Consigne écrite A:
Réponds à ces questions à partir du texte sur la West Highland Way :
(i) En plus d'une marche, qu'est-ce que ce parcours représente au passage ?
(ii) À quelles dates la marche a-t-elle lieu ?
(iii) Avec quel matériel la marche doit-elle se faire en autonomie complète ?
Consigne écrite B:
Recopie sans rien changer le passage du texte sur la West Highland Way qui s'ouvre sur les mots contenant « Non seulement une » et se ferme sur « petites jambes ! ».

Non seulement une marche sur la West Highland Way pour savourer le temps qui passe dans une région magnifique, mais aussi une façon de considérer le flux de pensées perpétuel qui m’anime. Au passage, un gros challenge sportif pour mes petites jambes !
Du 3 au 10 Septembre 2022, je me lance le défi de parcourir la West Highland Way en solitaire. C’est la première fois que je fais ça, j’aime l’idée de ne pouvoir que compter sur moi et de n’avoir comme unique distraction le paysage d’Ecosse (pour autant que j’avance un peu !). Mon objectif est de le faire en autonomie complète, avec ma tente et mon réchaud. Tant qu’à se challenger, autant le faire à fond, non ?

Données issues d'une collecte
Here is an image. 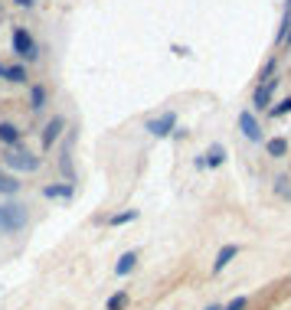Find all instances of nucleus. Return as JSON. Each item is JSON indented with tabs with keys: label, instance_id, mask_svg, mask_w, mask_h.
Here are the masks:
<instances>
[{
	"label": "nucleus",
	"instance_id": "nucleus-1",
	"mask_svg": "<svg viewBox=\"0 0 291 310\" xmlns=\"http://www.w3.org/2000/svg\"><path fill=\"white\" fill-rule=\"evenodd\" d=\"M30 222V212L20 203H4L0 206V235H13V232H23Z\"/></svg>",
	"mask_w": 291,
	"mask_h": 310
},
{
	"label": "nucleus",
	"instance_id": "nucleus-2",
	"mask_svg": "<svg viewBox=\"0 0 291 310\" xmlns=\"http://www.w3.org/2000/svg\"><path fill=\"white\" fill-rule=\"evenodd\" d=\"M4 163L13 167V170H20V173H33V170H39V157L26 154V150H10V154H4Z\"/></svg>",
	"mask_w": 291,
	"mask_h": 310
},
{
	"label": "nucleus",
	"instance_id": "nucleus-3",
	"mask_svg": "<svg viewBox=\"0 0 291 310\" xmlns=\"http://www.w3.org/2000/svg\"><path fill=\"white\" fill-rule=\"evenodd\" d=\"M13 52L20 59H36V43L26 30H13Z\"/></svg>",
	"mask_w": 291,
	"mask_h": 310
},
{
	"label": "nucleus",
	"instance_id": "nucleus-4",
	"mask_svg": "<svg viewBox=\"0 0 291 310\" xmlns=\"http://www.w3.org/2000/svg\"><path fill=\"white\" fill-rule=\"evenodd\" d=\"M174 124H177V114L167 111V114H161V118H151V121H148V131H151L154 137H167Z\"/></svg>",
	"mask_w": 291,
	"mask_h": 310
},
{
	"label": "nucleus",
	"instance_id": "nucleus-5",
	"mask_svg": "<svg viewBox=\"0 0 291 310\" xmlns=\"http://www.w3.org/2000/svg\"><path fill=\"white\" fill-rule=\"evenodd\" d=\"M239 128H242V134H246L249 141H262V131H259V124H255L252 111H242L239 114Z\"/></svg>",
	"mask_w": 291,
	"mask_h": 310
},
{
	"label": "nucleus",
	"instance_id": "nucleus-6",
	"mask_svg": "<svg viewBox=\"0 0 291 310\" xmlns=\"http://www.w3.org/2000/svg\"><path fill=\"white\" fill-rule=\"evenodd\" d=\"M62 128H66V121H62V118H53L50 124H46V131H43V147H46V150L56 144V137L62 134Z\"/></svg>",
	"mask_w": 291,
	"mask_h": 310
},
{
	"label": "nucleus",
	"instance_id": "nucleus-7",
	"mask_svg": "<svg viewBox=\"0 0 291 310\" xmlns=\"http://www.w3.org/2000/svg\"><path fill=\"white\" fill-rule=\"evenodd\" d=\"M275 85H278V79H268L265 85H259V88H255V108H265V105H268V98H272Z\"/></svg>",
	"mask_w": 291,
	"mask_h": 310
},
{
	"label": "nucleus",
	"instance_id": "nucleus-8",
	"mask_svg": "<svg viewBox=\"0 0 291 310\" xmlns=\"http://www.w3.org/2000/svg\"><path fill=\"white\" fill-rule=\"evenodd\" d=\"M235 255H239V248H235V245H226V248H223V252H219V255H216V261H213V271H223V268H226V265H229V261L235 258Z\"/></svg>",
	"mask_w": 291,
	"mask_h": 310
},
{
	"label": "nucleus",
	"instance_id": "nucleus-9",
	"mask_svg": "<svg viewBox=\"0 0 291 310\" xmlns=\"http://www.w3.org/2000/svg\"><path fill=\"white\" fill-rule=\"evenodd\" d=\"M17 190H20V180H17V176H10V173H4V170H0V193H4V196H13Z\"/></svg>",
	"mask_w": 291,
	"mask_h": 310
},
{
	"label": "nucleus",
	"instance_id": "nucleus-10",
	"mask_svg": "<svg viewBox=\"0 0 291 310\" xmlns=\"http://www.w3.org/2000/svg\"><path fill=\"white\" fill-rule=\"evenodd\" d=\"M134 265H137V255L128 252V255H121V261H118L115 271H118V274H131V271H134Z\"/></svg>",
	"mask_w": 291,
	"mask_h": 310
},
{
	"label": "nucleus",
	"instance_id": "nucleus-11",
	"mask_svg": "<svg viewBox=\"0 0 291 310\" xmlns=\"http://www.w3.org/2000/svg\"><path fill=\"white\" fill-rule=\"evenodd\" d=\"M0 141H4V144H17V141H20V131L13 128V124L0 121Z\"/></svg>",
	"mask_w": 291,
	"mask_h": 310
},
{
	"label": "nucleus",
	"instance_id": "nucleus-12",
	"mask_svg": "<svg viewBox=\"0 0 291 310\" xmlns=\"http://www.w3.org/2000/svg\"><path fill=\"white\" fill-rule=\"evenodd\" d=\"M285 154H288V141H285V137L268 141V157H285Z\"/></svg>",
	"mask_w": 291,
	"mask_h": 310
},
{
	"label": "nucleus",
	"instance_id": "nucleus-13",
	"mask_svg": "<svg viewBox=\"0 0 291 310\" xmlns=\"http://www.w3.org/2000/svg\"><path fill=\"white\" fill-rule=\"evenodd\" d=\"M4 75H7V82H26V72L20 66H4Z\"/></svg>",
	"mask_w": 291,
	"mask_h": 310
},
{
	"label": "nucleus",
	"instance_id": "nucleus-14",
	"mask_svg": "<svg viewBox=\"0 0 291 310\" xmlns=\"http://www.w3.org/2000/svg\"><path fill=\"white\" fill-rule=\"evenodd\" d=\"M46 196H50V199H69V196H72V186H46Z\"/></svg>",
	"mask_w": 291,
	"mask_h": 310
},
{
	"label": "nucleus",
	"instance_id": "nucleus-15",
	"mask_svg": "<svg viewBox=\"0 0 291 310\" xmlns=\"http://www.w3.org/2000/svg\"><path fill=\"white\" fill-rule=\"evenodd\" d=\"M206 163H210V167H219V163H223V147H219V144L206 150Z\"/></svg>",
	"mask_w": 291,
	"mask_h": 310
},
{
	"label": "nucleus",
	"instance_id": "nucleus-16",
	"mask_svg": "<svg viewBox=\"0 0 291 310\" xmlns=\"http://www.w3.org/2000/svg\"><path fill=\"white\" fill-rule=\"evenodd\" d=\"M33 111H39V108L46 105V92H43V85H33Z\"/></svg>",
	"mask_w": 291,
	"mask_h": 310
},
{
	"label": "nucleus",
	"instance_id": "nucleus-17",
	"mask_svg": "<svg viewBox=\"0 0 291 310\" xmlns=\"http://www.w3.org/2000/svg\"><path fill=\"white\" fill-rule=\"evenodd\" d=\"M124 307H128V294H115V297L112 300H108V310H124Z\"/></svg>",
	"mask_w": 291,
	"mask_h": 310
},
{
	"label": "nucleus",
	"instance_id": "nucleus-18",
	"mask_svg": "<svg viewBox=\"0 0 291 310\" xmlns=\"http://www.w3.org/2000/svg\"><path fill=\"white\" fill-rule=\"evenodd\" d=\"M131 219H137V212L131 209V212H121V216H115L112 219V225H124V222H131Z\"/></svg>",
	"mask_w": 291,
	"mask_h": 310
},
{
	"label": "nucleus",
	"instance_id": "nucleus-19",
	"mask_svg": "<svg viewBox=\"0 0 291 310\" xmlns=\"http://www.w3.org/2000/svg\"><path fill=\"white\" fill-rule=\"evenodd\" d=\"M288 111H291V98H285V101H278V105L272 108V114H275V118H278V114H288Z\"/></svg>",
	"mask_w": 291,
	"mask_h": 310
},
{
	"label": "nucleus",
	"instance_id": "nucleus-20",
	"mask_svg": "<svg viewBox=\"0 0 291 310\" xmlns=\"http://www.w3.org/2000/svg\"><path fill=\"white\" fill-rule=\"evenodd\" d=\"M242 307H246V297H235L232 304H229V307H223V310H242Z\"/></svg>",
	"mask_w": 291,
	"mask_h": 310
},
{
	"label": "nucleus",
	"instance_id": "nucleus-21",
	"mask_svg": "<svg viewBox=\"0 0 291 310\" xmlns=\"http://www.w3.org/2000/svg\"><path fill=\"white\" fill-rule=\"evenodd\" d=\"M17 7H33V0H17Z\"/></svg>",
	"mask_w": 291,
	"mask_h": 310
},
{
	"label": "nucleus",
	"instance_id": "nucleus-22",
	"mask_svg": "<svg viewBox=\"0 0 291 310\" xmlns=\"http://www.w3.org/2000/svg\"><path fill=\"white\" fill-rule=\"evenodd\" d=\"M210 310H223V307H210Z\"/></svg>",
	"mask_w": 291,
	"mask_h": 310
},
{
	"label": "nucleus",
	"instance_id": "nucleus-23",
	"mask_svg": "<svg viewBox=\"0 0 291 310\" xmlns=\"http://www.w3.org/2000/svg\"><path fill=\"white\" fill-rule=\"evenodd\" d=\"M288 7H291V0H288Z\"/></svg>",
	"mask_w": 291,
	"mask_h": 310
}]
</instances>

Réponse attendue A:
(i) Un gros challenge sportif.
(ii) Du 3 au 10 septembre 2022.
(iii) Avec une tente et un réchaud.

Réponse attendue B:
Non seulement une marche sur la West Highland Way pour savourer le temps qui passe dans une région magnifique, mais aussi une façon de considérer le flux de pensées perpétuel qui m’anime. Au passage, un gros challenge sportif pour mes petites jambes !